Actel Corp. is hoping a new line of user-programmable computer chips it is developing will be less susceptible to radiation than the company’s previous problem-plagued models.

Representatives from Mountain View, Calif.-based Actel said in an Aug. 22 interview that the company’s new line of field programmable gate array (FPGA) computer chips will be available beginning in 2006.

A defect was discovered in 2004 in the previous model of Actel’s FPGAs. One antifuse was the source of the problems, leading the entire device to fail for some customers, Ken O’Neill, director of military and aerospace product marketing at the company, said Aug. 26. An antifuse is a device that performs the opposite function of a fuse and creates conductive paths between transistors.

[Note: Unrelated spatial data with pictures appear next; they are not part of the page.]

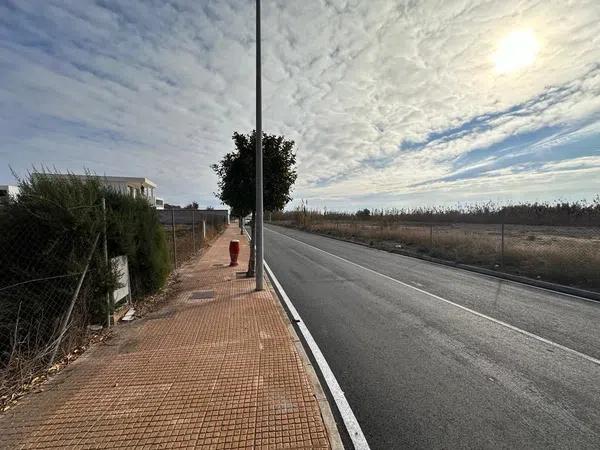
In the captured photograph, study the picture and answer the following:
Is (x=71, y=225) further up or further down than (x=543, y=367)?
further up

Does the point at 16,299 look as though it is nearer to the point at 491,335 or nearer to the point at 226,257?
the point at 491,335

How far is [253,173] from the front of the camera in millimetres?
10164

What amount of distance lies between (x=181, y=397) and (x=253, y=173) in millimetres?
7446

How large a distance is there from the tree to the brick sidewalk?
537 centimetres

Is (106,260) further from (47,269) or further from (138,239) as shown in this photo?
(138,239)

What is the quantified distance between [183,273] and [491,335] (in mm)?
9110

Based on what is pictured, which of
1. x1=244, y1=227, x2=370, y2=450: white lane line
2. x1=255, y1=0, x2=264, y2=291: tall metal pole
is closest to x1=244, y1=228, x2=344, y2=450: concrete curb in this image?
x1=244, y1=227, x2=370, y2=450: white lane line

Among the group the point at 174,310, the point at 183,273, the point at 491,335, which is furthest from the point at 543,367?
the point at 183,273

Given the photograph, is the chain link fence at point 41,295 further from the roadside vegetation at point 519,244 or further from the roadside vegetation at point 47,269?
the roadside vegetation at point 519,244

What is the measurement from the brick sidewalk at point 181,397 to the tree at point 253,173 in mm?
5375

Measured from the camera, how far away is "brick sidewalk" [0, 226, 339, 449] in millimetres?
2896

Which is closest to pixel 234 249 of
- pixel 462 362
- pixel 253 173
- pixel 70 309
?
pixel 253 173

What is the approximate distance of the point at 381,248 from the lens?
20906 millimetres

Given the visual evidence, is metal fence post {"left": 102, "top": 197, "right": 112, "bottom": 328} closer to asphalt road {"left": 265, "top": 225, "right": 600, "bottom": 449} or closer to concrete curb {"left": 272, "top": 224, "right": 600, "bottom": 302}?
asphalt road {"left": 265, "top": 225, "right": 600, "bottom": 449}
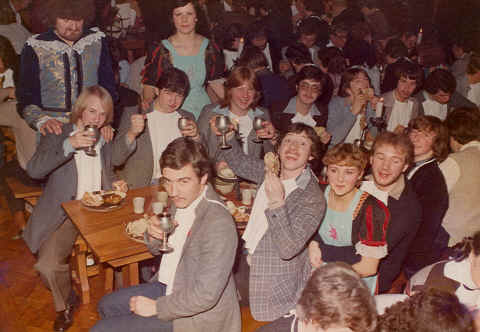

Satellites for the U.S. National Reconnaissance Office and NASA’s Jet Propulsion Laboratory in Pasadena, Calif., were among those affected by the design flaw in 2004; NASA and NRO officials at the time declined to provide details on which specific programs were affected. Actel offered to replace the chips for customers with newer models at no cost after news of the defect became public.

FPGAs are computer chips which customers can personally program to meet specific needs. As a technology, it competes with application-specific integrated circuits (ASICs) for industry dominance. Ravi Pragasam, marketing manager for Actel’s military and aerospace segment, argued that FPGAs may be more expensive to buy in bulk, but are cheaper to fix when problems arise.

Actel’s new products are being built to be particularly sensitive to radiation, which is the biggest problem plaguing FPGAs, according to Pragasam.

“We’ve done a lot of testing internally on the past product. This new product will ensure the reliability lessons learned there,” Pragasam said. “We’ve taken what we’ve learned into our experience and used that to develop the FPGA, and done a lot more testing under rigid conditions.”

Actel will release its RTAX4000S, which the company claims has the industry’s highest density radiation tolerance, next year, according to Pragasam. The chip’s radiation tolerance makes it useful on satellite payload systems, such as data processing applications and Earth observation, Pragasam said. Radiation can negatively affect both the chip’s logic and memory-based functions.

“The chance of something happening is highly unlikely for both logic and memory,” Pragasam said.

Actel also is improving its current RHAX250S model of FPGA so that it can be radiation-hardened. Radiation tolerant means that a device can withstand up to a certain amount of radiation without negative effects; radiation-hardened means that radiation should not have an impact on a device’s operation.

The RHAX250S is being built at BAE Systems’ foundry in Manassas, Va., under a contract with Actel for an undisclosed sum. The other new products are being developed with in-house research and development dollars.

The two products are expected to be available for delivery by the end of 2006.

Actel also is developing a radiation-tolerant device that uses flash-based technology, which has the advantage of being reprogrammable. Flash chips do not have to take time to power up, which may only make a 200-millisecond difference when it comes to time, but can have a big impact on critical system functions, Pragasam said.

“There is a lot of interest from government agencies in using flash technology in space,” Pragasam said.

Thirty-five percent of Actel’s revenue comes from military and aerospace clients, according to Ken O’Neill, director of military and aerospace product marketing at the company. O’Neill predicted the market for FPGAs could reach $200 million by next year.